> [DIRECTIONS]
Please transcribe the entries below without changing a single character.

═════ TASK INPUTS

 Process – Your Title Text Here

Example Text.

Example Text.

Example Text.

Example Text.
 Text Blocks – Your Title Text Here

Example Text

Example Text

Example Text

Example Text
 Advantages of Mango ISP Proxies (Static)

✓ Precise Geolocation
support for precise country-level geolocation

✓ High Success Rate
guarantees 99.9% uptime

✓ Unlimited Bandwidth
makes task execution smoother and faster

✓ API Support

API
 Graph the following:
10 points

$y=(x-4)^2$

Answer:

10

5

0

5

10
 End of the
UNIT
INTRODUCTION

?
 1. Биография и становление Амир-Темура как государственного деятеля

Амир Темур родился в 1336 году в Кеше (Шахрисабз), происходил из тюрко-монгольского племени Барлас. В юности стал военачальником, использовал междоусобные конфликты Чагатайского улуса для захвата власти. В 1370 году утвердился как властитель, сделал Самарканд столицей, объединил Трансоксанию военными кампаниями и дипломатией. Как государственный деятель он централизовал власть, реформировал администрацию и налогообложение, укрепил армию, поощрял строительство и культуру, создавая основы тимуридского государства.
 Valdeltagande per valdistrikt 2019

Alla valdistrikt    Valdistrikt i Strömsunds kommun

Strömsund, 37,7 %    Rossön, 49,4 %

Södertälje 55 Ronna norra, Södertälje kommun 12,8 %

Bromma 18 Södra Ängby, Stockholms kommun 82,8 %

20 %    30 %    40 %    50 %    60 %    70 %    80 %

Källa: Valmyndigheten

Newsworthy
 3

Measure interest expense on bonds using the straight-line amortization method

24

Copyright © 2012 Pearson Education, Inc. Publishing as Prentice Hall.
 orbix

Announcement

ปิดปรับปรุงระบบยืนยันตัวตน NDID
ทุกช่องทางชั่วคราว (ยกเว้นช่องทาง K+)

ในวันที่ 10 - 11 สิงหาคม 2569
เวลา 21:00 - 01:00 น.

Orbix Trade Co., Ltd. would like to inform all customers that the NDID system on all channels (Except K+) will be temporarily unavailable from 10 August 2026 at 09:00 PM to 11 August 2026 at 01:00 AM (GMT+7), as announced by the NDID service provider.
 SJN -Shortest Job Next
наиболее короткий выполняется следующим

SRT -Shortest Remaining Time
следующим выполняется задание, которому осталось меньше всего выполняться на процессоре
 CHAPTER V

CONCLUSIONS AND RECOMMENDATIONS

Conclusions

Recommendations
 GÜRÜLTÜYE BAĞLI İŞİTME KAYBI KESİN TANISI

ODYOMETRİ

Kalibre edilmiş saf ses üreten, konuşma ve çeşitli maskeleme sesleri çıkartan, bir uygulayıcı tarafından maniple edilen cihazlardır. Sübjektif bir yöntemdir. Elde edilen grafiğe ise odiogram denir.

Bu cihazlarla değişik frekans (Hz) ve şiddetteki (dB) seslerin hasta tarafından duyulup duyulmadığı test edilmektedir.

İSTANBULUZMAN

══════════

> [TASK ANSWER]
 Process – Your Title Text Here

Example Text.

Example Text.

Example Text.

Example Text.
 Text Blocks – Your Title Text Here

Example Text

Example Text

Example Text

Example Text
 Advantages of Mango ISP Proxies (Static)

✓ Precise Geolocation
support for precise country-level geolocation

✓ High Success Rate
guarantees 99.9% uptime

✓ Unlimited Bandwidth
makes task execution smoother and faster

✓ API Support

API
 Graph the following:
10 points

$y=(x-4)^2$

Answer:

10

5

0

5

10
 End of the
UNIT
INTRODUCTION

?
 1. Биография и становление Амир-Темура как государственного деятеля

Амир Темур родился в 1336 году в Кеше (Шахрисабз), происходил из тюрко-монгольского племени Барлас. В юности стал военачальником, использовал междоусобные конфликты Чагатайского улуса для захвата власти. В 1370 году утвердился как властитель, сделал Самарканд столицей, объединил Трансоксанию военными кампаниями и дипломатией. Как государственный деятель он централизовал власть, реформировал администрацию и налогообложение, укрепил армию, поощрял строительство и культуру, создавая основы тимуридского государства.
 Valdeltagande per valdistrikt 2019

Alla valdistrikt    Valdistrikt i Strömsunds kommun

Strömsund, 37,7 %    Rossön, 49,4 %

Södertälje 55 Ronna norra, Södertälje kommun 12,8 %

Bromma 18 Södra Ängby, Stockholms kommun 82,8 %

20 %    30 %    40 %    50 %    60 %    70 %    80 %

Källa: Valmyndigheten

Newsworthy
 3

Measure interest expense on bonds using the straight-line amortization method

24

Copyright © 2012 Pearson Education, Inc. Publishing as Prentice Hall.
 orbix

Announcement

ปิดปรับปรุงระบบยืนยันตัวตน NDID
ทุกช่องทางชั่วคราว (ยกเว้นช่องทาง K+)

ในวันที่ 10 - 11 สิงหาคม 2569
เวลา 21:00 - 01:00 น.

Orbix Trade Co., Ltd. would like to inform all customers that the NDID system on all channels (Except K+) will be temporarily unavailable from 10 August 2026 at 09:00 PM to 11 August 2026 at 01:00 AM (GMT+7), as announced by the NDID service provider.
 SJN -Shortest Job Next
наиболее короткий выполняется следующим

SRT -Shortest Remaining Time
следующим выполняется задание, которому осталось меньше всего выполняться на процессоре
 CHAPTER V

CONCLUSIONS AND RECOMMENDATIONS

Conclusions

Recommendations
 GÜRÜLTÜYE BAĞLI İŞİTME KAYBI KESİN TANISI

ODYOMETRİ

Kalibre edilmiş saf ses üreten, konuşma ve çeşitli maskeleme sesleri çıkartan, bir uygulayıcı tarafından maniple edilen cihazlardır. Sübjektif bir yöntemdir. Elde edilen grafiğe ise odiogram denir.

Bu cihazlarla değişik frekans (Hz) ve şiddetteki (dB) seslerin hasta tarafından duyulup duyulmadığı test edilmektedir.

İSTANBULUZMAN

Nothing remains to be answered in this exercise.